If I describe the following scene: “A sailor bends a nurse in her white uniform back on his arm and kisses her,” a single image comes to mind. We know that the man and the woman are complete strangers, the place particular, the moment exuberant and we know the reason why. Alfred Eisenstadt took that photograph in Times Square more than seventy-five years ago. Yet there is hardly a person who does not know it. Even those born long after the photographer himself was gone. Cartier-Bresson said what photos like this capture is, The Decisive Moment. I owe him a great deal. The Decisive Moment is the progenitor of the work I am doing now. For years I tried to create its equivalent in my photographs of wild animals. The images at their best were compelling. But not decisive. Finally, I realized the concept is valid only when we are speaking of human beings. Not because of some spectacular quality we possess. Rather, out of our ignorance. The only creature we know sufficiently well to find the moment that is decisive is ourselves. We know how we behave, what our behavior means, sometimes even so far as to the place and the time from a single photograph. In other words we know the context. We know it intimately. Every attitude and gesture. We are drawn to us because we know us. 

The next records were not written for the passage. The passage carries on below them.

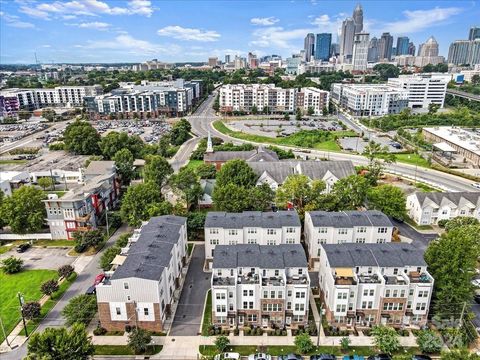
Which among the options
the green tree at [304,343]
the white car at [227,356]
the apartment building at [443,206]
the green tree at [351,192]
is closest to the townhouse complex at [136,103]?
the green tree at [351,192]

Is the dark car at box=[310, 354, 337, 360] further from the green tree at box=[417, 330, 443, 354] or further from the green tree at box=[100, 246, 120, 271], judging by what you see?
the green tree at box=[100, 246, 120, 271]

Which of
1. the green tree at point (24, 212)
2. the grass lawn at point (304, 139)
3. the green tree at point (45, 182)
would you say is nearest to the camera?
the green tree at point (24, 212)

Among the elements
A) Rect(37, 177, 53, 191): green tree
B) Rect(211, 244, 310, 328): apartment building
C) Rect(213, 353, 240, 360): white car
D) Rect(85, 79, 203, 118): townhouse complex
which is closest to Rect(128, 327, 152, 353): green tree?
Rect(213, 353, 240, 360): white car

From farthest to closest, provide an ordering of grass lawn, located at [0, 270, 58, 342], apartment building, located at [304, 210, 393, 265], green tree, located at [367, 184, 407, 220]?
1. green tree, located at [367, 184, 407, 220]
2. apartment building, located at [304, 210, 393, 265]
3. grass lawn, located at [0, 270, 58, 342]

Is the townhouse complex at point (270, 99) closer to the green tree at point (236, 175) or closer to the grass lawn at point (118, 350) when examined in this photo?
the green tree at point (236, 175)

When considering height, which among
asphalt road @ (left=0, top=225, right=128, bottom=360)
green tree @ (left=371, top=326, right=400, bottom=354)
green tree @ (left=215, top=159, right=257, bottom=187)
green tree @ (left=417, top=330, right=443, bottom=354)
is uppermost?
green tree @ (left=215, top=159, right=257, bottom=187)

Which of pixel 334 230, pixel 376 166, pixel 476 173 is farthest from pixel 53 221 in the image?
pixel 476 173
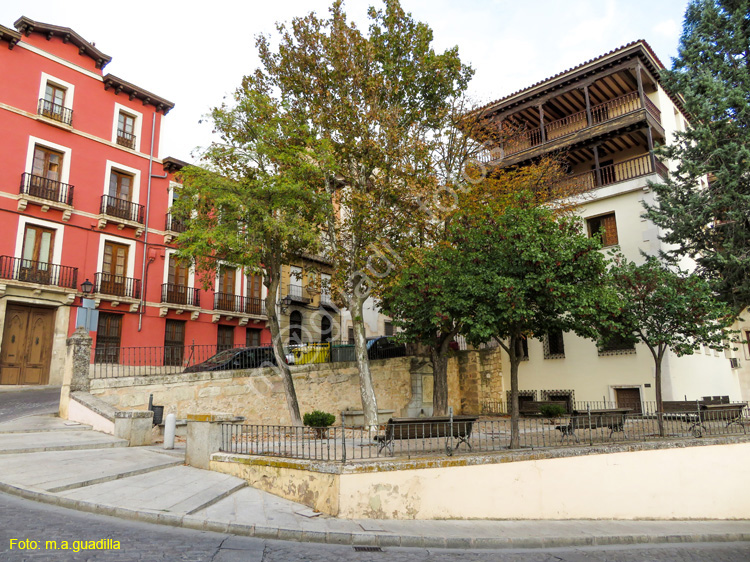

Beauty, the ineffable beauty of the Natural World also attracts and compels and leads to the presumption that here too, we know; and therefore go on to assume that any beautiful image is iconic. Not so. Not even when it comes to landscape. Monet painted his famous haystacks at similar times of day in subtly changing light at least thirty times. He complained of the near impossibility of the task. One haystack however beautiful does not tell us nearly enough. We need to see – held up in front of us – what went before and during and what came after.

With Nature as a whole and wild animals in particular, presentation of a single frame cannot convey the story but in fact misleads despite the photographer’s honest intent. Acquisition of a large volume of sequential raw images is a challenge but finally, a matter of technique. Cooking the raw is the Magic. It is the only way I know to grasp the totality, to see the Natural World as its wild inhabitants see it. I call the result The Decisive Sequence. 

When it comes to living things the final product of this bricolage is Inclusion. Logic, reason and doubt; love and fear and loyalty; reprimand, apology and acceptance, it is all there and all in plain sight. 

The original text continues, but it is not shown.